Who hasn’t heard that little voice in their head sing some version of, ‘Everybody hates you. Everybody wishes you were dead. Peter you suck, Peter you suck...’

There are so many films that depict depression with thoughtful beauty that you could spend a week arguing about which captures the sensation of it best. Maybe you’d argue for Lars von Trier’s apocalypse epic Melancholia, or the indie-quirk sadness of Zach Braff’s slow burn Garden State, or the 2016 tragedy Manchester By the Sea. Sometimes, depression is best shown through small metaphors: The slow shaking of pill bottles, or just an expression in the mirror

But the depiction that’s stayed with me the longest isn’t quite as sad and cinematic as all that.
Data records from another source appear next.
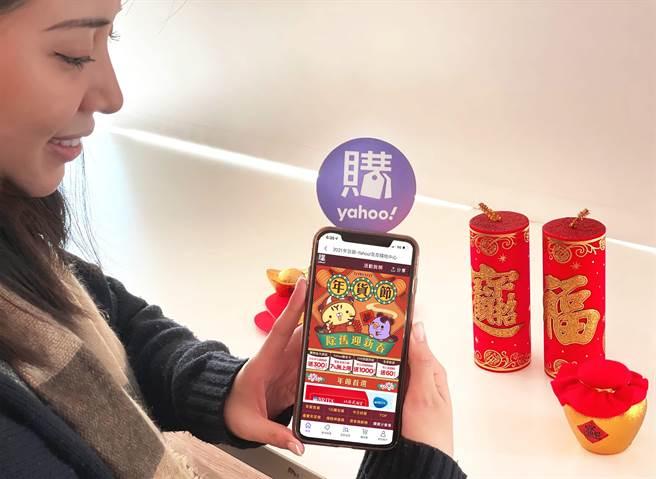 Yahoo奇摩購物中心網羅年菜、伴手禮、掃除家電、居家清潔等商品於即日起至2月7日推出《年貨節》活動。(Yahoo奇摩提供/黃慧雯台北傳真)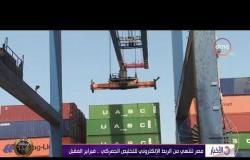 الأخبار - مصر تنتهي من الربط الإلكتروني للتخليص الجمركي..فبراير المقبل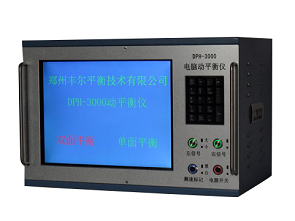 河南DPH-3000C
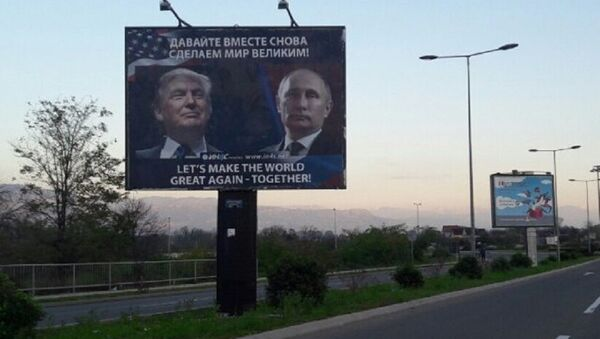 Билборд подршке Трампу и Путину, Подгорица - Sputnik Србија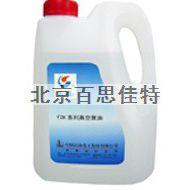 xt31759全氟聚醚油(真空泵油)
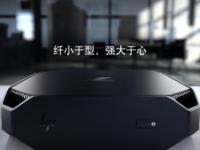 纤小于型 惠普发布全新Mini型工作站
It’s a scene from the 2008 comedy Forgetting Sarah Marshall, when our protagonist Peter is sitting at his piano, loathing himself and his own sadness in the wake of a devastating breakup with the titular Sarah Marshall. 

Peter is a professional composer, but all he can think of while sitting at the piano is a sad ditty: “Everybody hates you. Everybody wishes you were dead. Peter you suck, Peter you suck, Peter your music is fucking terrible…” he sings, jamming his hands into the keys. “Peter you suck, Peter you suck, Peter you don’t do anything of valuuuue…”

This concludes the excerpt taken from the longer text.